Seis años después de la primera
discusión fuerte en la terraza del Hotel Caribe II en Cartagena, el fracaso era
el mismo. No importaba el lugar, siempre sus encuentros terminaban mal.
Fernando estaba cansado, pero no quería cerrar el ciclo sin intentarlo una
última vez. Cuando vio a Cristina cruzar la puerta del restaurante, se
mentalizó en que este sería su esfuerzo final.
Estaba convencido de que ella
lo amaba mucho, aunque era consciente que no tanto como él. Este era el único
argumento para no declinar en la relación, pero no le servía de explicación
ante sus amigos que lo calificaban de tonto cada que les hablaba de ella.
Las discusiones con Cristina
por asuntos insulsos se habían vuelto mucho más frecuentes que sus encuentros
presenciales. Todas las conversaciones derivaban en peleas. Esta vez, Fernando
llegó con la intención de que todo fuera diferente. Haberla citado al
restaurante Nauplia, de comida griego, el preferido de ella, había sido su
señal subliminal de querer enderezar las cosas.

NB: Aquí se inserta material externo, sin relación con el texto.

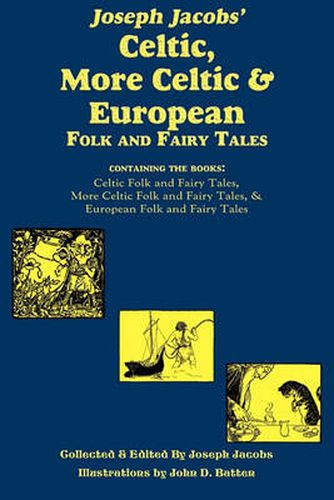 Cover image for Joseph Jacobs' Celtic, More Celtic, and European Folk and Fairy Tales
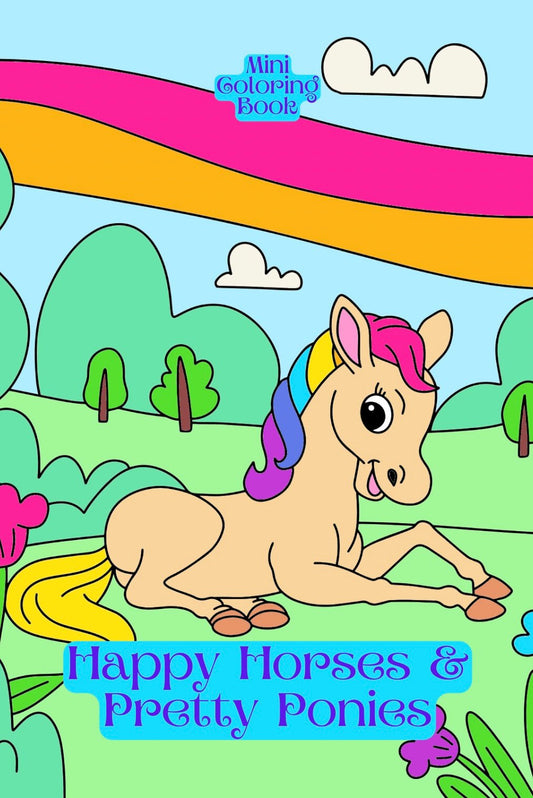 Mini Coloring Book HAPPY HORSES & PRETTY PONIES - Mini Muffin Bookstore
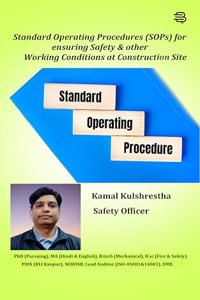 Standard Operating Procedures (SOPs) for ensuring Safety & other Working Conditions at Construction Site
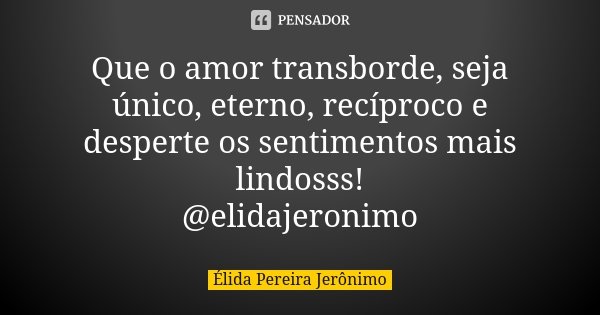 Que o amor transborde, seja único, eterno, recíproco e desperte os sentimentos mais lindosss! @elidajeronimo... Frase de Élida Pereira Jerônimo.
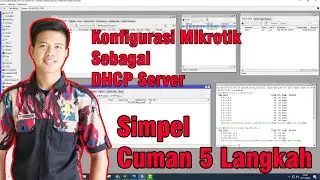 Belajar Mikrotik #1 - Konfigurasi Mikrtoik Sebagai DHCP Server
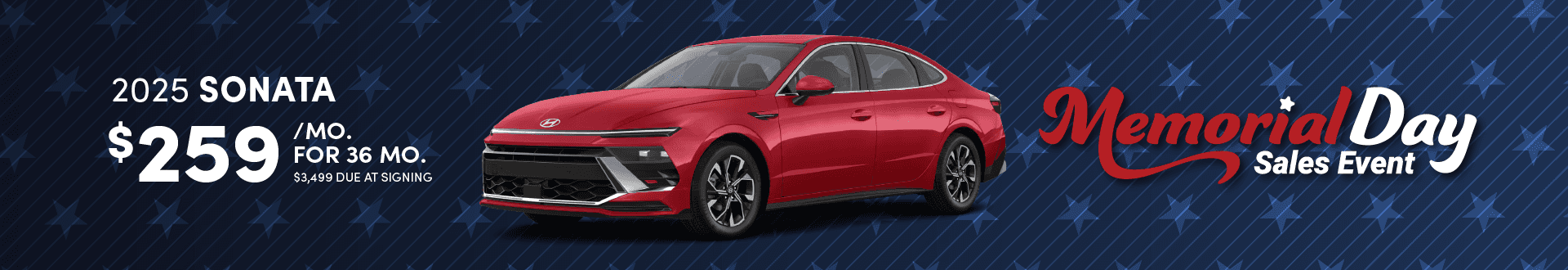 2025 Sonata : Lease for $259 per month for 36 months with $3,499 due at signing
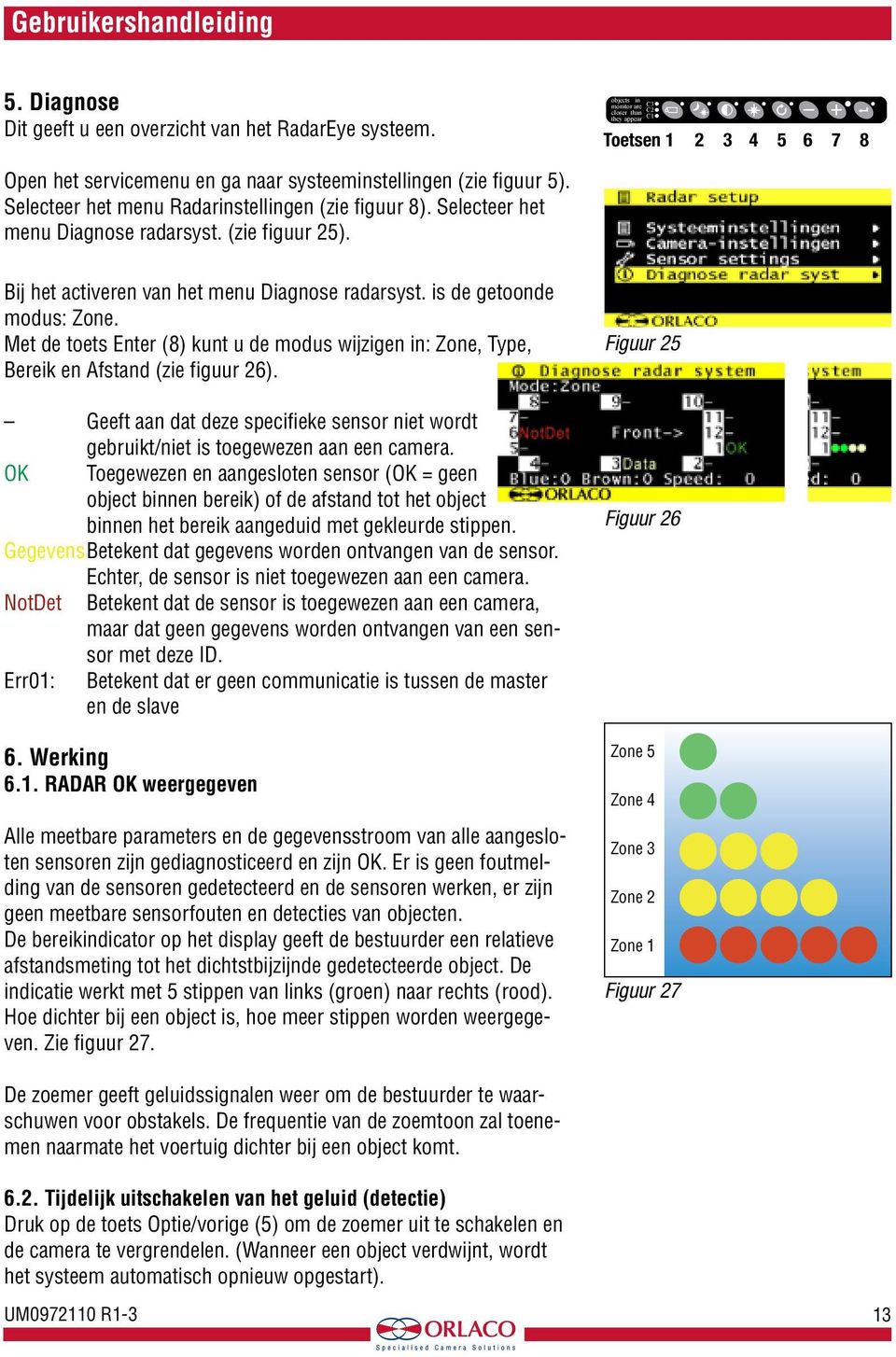 Selecteer het menu Diagnose radarsyst. (zie figuur 25). Bij het activeren van het menu Diagnose radarsyst. is de getoonde modus: Zone.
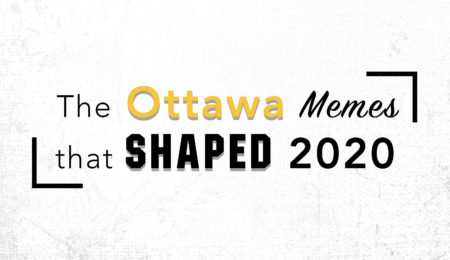 Memes that shaped Ottawa written out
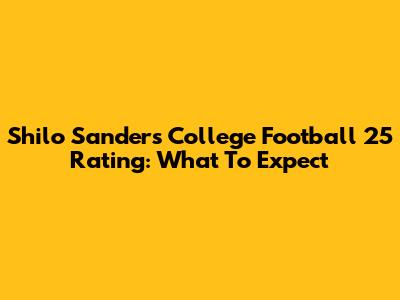 Shilo Sanders' College Football 25 Rating: What To Expect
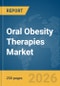 Oral Obesity Therapies Market Report 2026 - Product Thumbnail Image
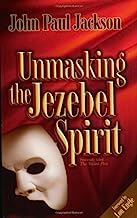 Unmasking the Jezebel Spirit by Jackson, John Paul Published by Streams Pubns Reprinted edition (2002) Paperback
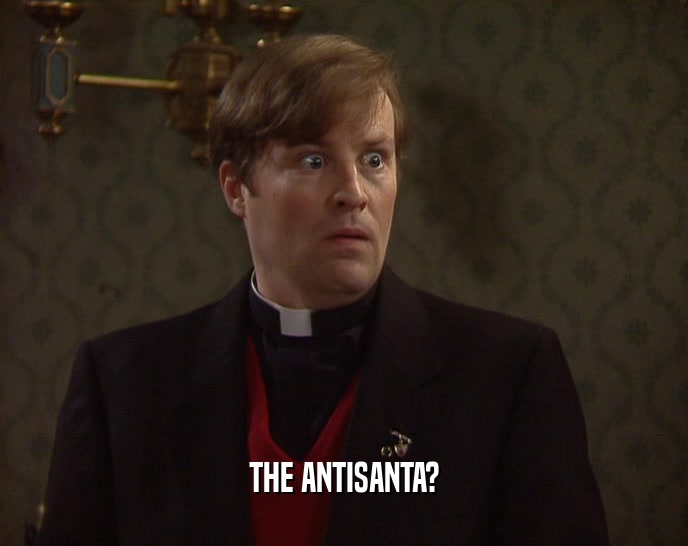 THE ANTISANTA?  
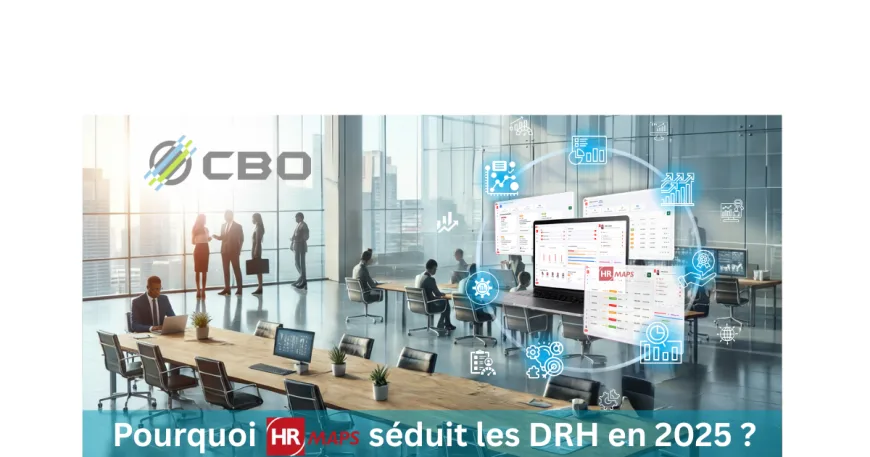 Article Pourquoi HRMAPS séduit les DRH en 2025 Maroc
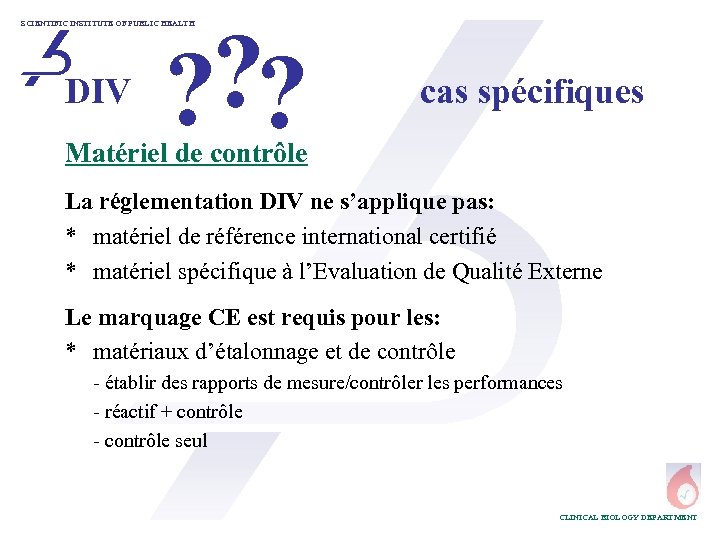 ? ? ? SCIENTIFIC INSTITUTE OF PUBLIC HEALTH DIV cas spécifiques Matériel de contrôle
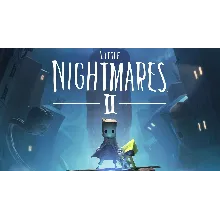 Little Nightmares II - Оффлайн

Cristina llegó agitada porque
creyó que era muy tarde. Lo era. Llegó a las 8:40 a la cita de las 7:00
p.m. Su saludo fue frío, pero amable. No se excusó. Tenía puesto el
collar que Fernando le regaló cuando cumplieron los cinco años de relación y
lucía una falda ajustada, que él asumió como un indicio inconsciente de
ella.
- “¿Quieres mirar la carta?”
preguntó él. “Para beber ya te pedí este Ouzo que tanto te gusta”, dijo él
dejando escapar una sonrisa.
- “No quiero licor”, respondió
ella con la misma frialdad del saludo. Miró a la mesera, que estaba muy cerca,
y le pidió una soda con jugo de limón.
El grupo familiar y los amigos
de Fernando le advirtieron desde el principio que Cristina solo era un reto
pasajero para él. Había sido reina departamental y trabajó como modelo unos
años. Todos, menos él, creyeron que si enamoraba a una mujer como ella,
saldría rápidamente a busca otra. No fue así. A pesar de las habituales y
fuertes peleas, juntos habían logrado construir una relación duradera y
medianamente estable, que ahora pendía de un hilo.
- "Gracias por venir.
Valoro mucho que estés acá", dijo él.
- "Estaba cerca, y
aproveché porque quería aclarar algunos puntos contigo", respondié ella,
justo cuando llegó la soda. La respuesta le golpeó el alma a Fernando, que
prefirió guardar silencio mientras la mesera le echaba el jugo de limón a la
soda de Cristina.
Fernando había esperado una
hora y media. No se impacientó ni sintió rabia, pero la actitud de ella en sus
primeras tres frases obró como detonante.
- "Más que claridades
sobre puntos", comentó Fernando, "te llamé para proponerte que nos
ocupemos de uno solo: evitar que se derrumbe lo que hemos
construido".
- "No te engañes,
Fernando. Nunca se hacen edificios en terrenos pantanosos", respondió
Cristina mientras tomaba el primer sorbo de su soda.
En las cuentas de él, llevaban
9 años de relación, aunque los últimos 6 habían sido demasiados los choques. En
las cuentas de ella, la suma daba solo 6 años de problemas.
- "Disculpen",
intervino en el micrófono de la tarima el administrador del restaurante, justo
cuando se estaban subiendo los músicos. "¿Alguno de ustedes es el dueño
del Logan gris de placas LNX 840? Es que quedó mal parqueado y los agentes de
tránsito pasan mucho por acá".
Fernando cogió el llavero, el
celular y la billetera que estaban en la mesa, se levantó de la silla y salió
rápidamente. Cristina se quedó sentada y desentendida.
Cuarenta minutos después, con
la comida en la mesa, se acordó de que el carro de Fernando era un Ford Fiesta
azul que habían estrenado hace un mes para ir de paseo al Occidente. Pensó un
rato en la razón por la que habría cambiado de carro tan rápido. Media hora más
tarde, cuando terminó de comer, se resignó a seguir esperándolo.